====== MATERIALS PROVIDED

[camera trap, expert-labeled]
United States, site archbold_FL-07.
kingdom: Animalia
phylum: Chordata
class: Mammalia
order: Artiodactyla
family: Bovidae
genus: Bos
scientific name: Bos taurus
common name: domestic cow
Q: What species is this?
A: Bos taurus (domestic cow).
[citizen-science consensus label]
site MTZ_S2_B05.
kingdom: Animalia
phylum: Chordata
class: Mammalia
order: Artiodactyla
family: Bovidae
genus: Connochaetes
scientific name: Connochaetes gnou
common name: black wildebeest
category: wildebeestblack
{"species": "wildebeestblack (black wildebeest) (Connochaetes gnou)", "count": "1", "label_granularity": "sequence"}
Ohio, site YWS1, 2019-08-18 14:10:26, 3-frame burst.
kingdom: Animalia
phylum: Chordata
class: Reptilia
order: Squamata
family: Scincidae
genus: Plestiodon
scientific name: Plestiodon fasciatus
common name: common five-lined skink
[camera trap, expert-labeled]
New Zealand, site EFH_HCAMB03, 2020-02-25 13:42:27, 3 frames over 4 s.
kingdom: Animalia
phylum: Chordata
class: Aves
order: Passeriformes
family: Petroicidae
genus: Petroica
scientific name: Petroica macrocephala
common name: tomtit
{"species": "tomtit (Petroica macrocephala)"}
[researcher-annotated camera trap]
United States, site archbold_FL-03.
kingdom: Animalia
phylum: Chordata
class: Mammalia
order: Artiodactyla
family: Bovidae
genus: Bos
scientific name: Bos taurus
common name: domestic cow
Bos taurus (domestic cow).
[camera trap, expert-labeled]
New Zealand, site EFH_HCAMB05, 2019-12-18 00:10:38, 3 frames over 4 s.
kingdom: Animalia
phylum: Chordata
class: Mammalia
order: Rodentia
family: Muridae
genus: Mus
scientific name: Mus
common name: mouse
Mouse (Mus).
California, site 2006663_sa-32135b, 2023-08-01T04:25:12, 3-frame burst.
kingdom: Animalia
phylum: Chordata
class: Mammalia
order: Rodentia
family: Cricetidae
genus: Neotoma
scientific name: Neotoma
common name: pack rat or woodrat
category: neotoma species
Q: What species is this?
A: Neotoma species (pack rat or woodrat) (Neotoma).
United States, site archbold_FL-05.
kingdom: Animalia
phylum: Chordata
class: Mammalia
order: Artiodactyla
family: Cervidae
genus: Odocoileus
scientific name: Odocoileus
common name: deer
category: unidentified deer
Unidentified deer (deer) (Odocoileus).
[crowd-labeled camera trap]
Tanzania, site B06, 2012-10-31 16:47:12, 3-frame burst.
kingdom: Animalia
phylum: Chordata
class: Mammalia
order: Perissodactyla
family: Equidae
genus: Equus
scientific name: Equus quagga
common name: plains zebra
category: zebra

============

WHAT TO PRODUCE: Retype the records above in full. Every word should match.

YOUR SOLUTION:
[camera trap, expert-labeled]
United States, site archbold_FL-07.
kingdom: Animalia
phylum: Chordata
class: Mammalia
order: Artiodactyla
family: Bovidae
genus: Bos
scientific name: Bos taurus
common name: domestic cow
Q: What species is this?
A: Bos taurus (domestic cow).
[citizen-science consensus label]
site MTZ_S2_B05.
kingdom: Animalia
phylum: Chordata
class: Mammalia
order: Artiodactyla
family: Bovidae
genus: Connochaetes
scientific name: Connochaetes gnou
common name: black wildebeest
category: wildebeestblack
{"species": "wildebeestblack (black wildebeest) (Connochaetes gnou)", "count": "1", "label_granularity": "sequence"}
Ohio, site YWS1, 2019-08-18 14:10:26, 3-frame burst.
kingdom: Animalia
phylum: Chordata
class: Reptilia
order: Squamata
family: Scincidae
genus: Plestiodon
scientific name: Plestiodon fasciatus
common name: common five-lined skink
[camera trap, expert-labeled]
New Zealand, site EFH_HCAMB03, 2020-02-25 13:42:27, 3 frames over 4 s.
kingdom: Animalia
phylum: Chordata
class: Aves
order: Passeriformes
family: Petroicidae
genus: Petroica
scientific name: Petroica macrocephala
common name: tomtit
{"species": "tomtit (Petroica macrocephala)"}
[researcher-annotated camera trap]
United States, site archbold_FL-03.
kingdom: Animalia
phylum: Chordata
class: Mammalia
order: Artiodactyla
family: Bovidae
genus: Bos
scientific name: Bos taurus
common name: domestic cow
Bos taurus (domestic cow).
[camera trap, expert-labeled]
New Zealand, site EFH_HCAMB05, 2019-12-18 00:10:38, 3 frames over 4 s.
kingdom: Animalia
phylum: Chordata
class: Mammalia
order: Rodentia
family: Muridae
genus: Mus
scientific name: Mus
common name: mouse
Mouse (Mus).
California, site 2006663_sa-32135b, 2023-08-01T04:25:12, 3-frame burst.
kingdom: Animalia
phylum: Chordata
class: Mammalia
order: Rodentia
family: Cricetidae
genus: Neotoma
scientific name: Neotoma
common name: pack rat or woodrat
category: neotoma species
Q: What species is this?
A: Neotoma species (pack rat or woodrat) (Neotoma).
United States, site archbold_FL-05.
kingdom: Animalia
phylum: Chordata
class: Mammalia
order: Artiodactyla
family: Cervidae
genus: Odocoileus
scientific name: Odocoileus
common name: deer
category: unidentified deer
Unidentified deer (deer) (Odocoileus).
[crowd-labeled camera trap]
Tanzania, site B06, 2012-10-31 16:47:12, 3-frame burst.
kingdom: Animalia
phylum: Chordata
class: Mammalia
order: Perissodactyla
family: Equidae
genus: Equus
scientific name: Equus quagga
common name: plains zebra
category: zebra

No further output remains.